Karena itu Disdag menyiapkan aplikasi Elektronik Distribusi Controlling (E-Discont). “Sementara ini (aplikasi) masih terfokus kepada empat item, yakni gula, minyak, beras dan telur,” kata Kepala Bidang Distribusi, Dinas Perdagangan Kota Surabaya, Trio Wahyu Bowo.
Dia menjelaskan, aplikasi E-Discont yang dibuat tahun 2019 ini terus dilakukan penyempurnaan hingga sekarang. Menurutnya, aplikasi ini memang disiapkan bagi koperasi toko kelontong agar mereka lebih mudah mendapatkan komoditi dengan harga yang lebih murah.
“Data distributornya yang kita masukkan di E-Discont itu. Jadi koperasi toko kelontong nanti bisa melihat data distributor yang menjual empat komoditas itu yang mana yang murah sesuai dengan wilayahnya,” terang dia.
Tri juga menyatakan, bahwa pembinaan terhadap koperasi toko kelontong ini dilakukan agar roda perekonomian di masyarakat terus berputar. Di sisi lain, pembinaan ini juga diharapkan agar unit usaha itu mampu bersaing dengan keberadaan toko modern.
“Intinya dulu itu kan impian dari Ibu Risma (Tri Rismaharini) agar toko kelontong ini supaya tidak mati dengan keberadaan toko swalayan modern,” ungkap dia.
Sementara itu, Chayatun Nuro, pemilik toko kelontong di wilayah Kelurahan Genting Kalianak, Kecamatan Asemrowo Surabaya mengakui, saat ini tokonya terus mengalami kenaikan pendapatan dengan adanya pendampingan dari Pemkot Surabaya.
“Memang dulu belum ada pendampingan untuk toko kelontong. Kemudian, ada penggagasan, jadi sekarang lebih diperhatikan. Apalagi saat ada program gula murah itu juga tiap toko kelontong dijatah ada anggotanya,” kata Chayatun.
Bahkan, sejak adanya pendampingan berkala yang dilakukan Pemkot Surabaya, Chayatun kini lebih detail terkait pengelolaan stok barang dan manajemen keuangan. Jika sebelumnya, ia mengaku hanya sekadar menjual tanpa mengerti detail masalah pembukuan.
Menurutnya, manajemen awalnya hanya sekadar toko biasa, urusan pembukuan tidak seberapa detail. “Setelah ada pelatihan dari Disdag dengan menghadirkan narasumber yang kompeten untuk toko jadi sedikit banyak tahu tidak sekadar hanya jual beli,” katanya.

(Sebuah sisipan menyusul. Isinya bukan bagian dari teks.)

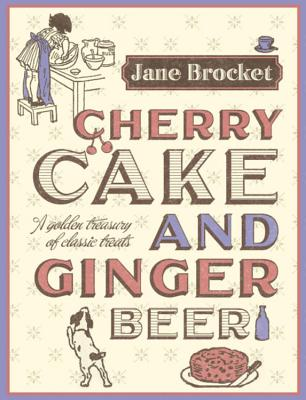 Cherry Cake and Ginger Beer: A Golden Treasury of Classic Treats - Brocket, Jane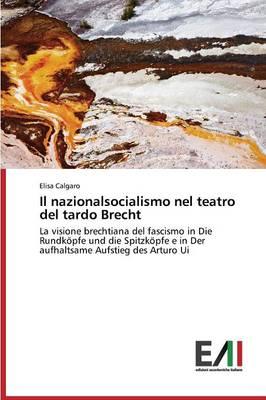 Il Nazionalsocialismo Nel Teatro del Tardo Brecht (Paperback)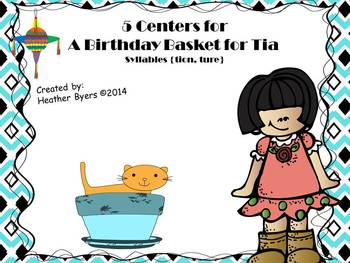 5 Centers for A Birthday Basket for Tia Gr 2 {syllables ti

Hal yang sama diungkapkan oleh Titik Windarti. Pemilik toko di kawasan Karangpilang Surabaya yang fokus pada penjualan kerupuk puli ini mengaku, bahwa produksinya terus mengalami peningkatan. Jika sebelumnya produksinya sehari hanya sampai 3 kilogram, kini dapat mencapai 10 kilogram.
“Sebelum ada pendampingan itu hanya 3 kilogram. Tapi, sejak ada pendampingan alhamdulillah sudah banyak yang minat pembelinya,” tutupnya. (ST01)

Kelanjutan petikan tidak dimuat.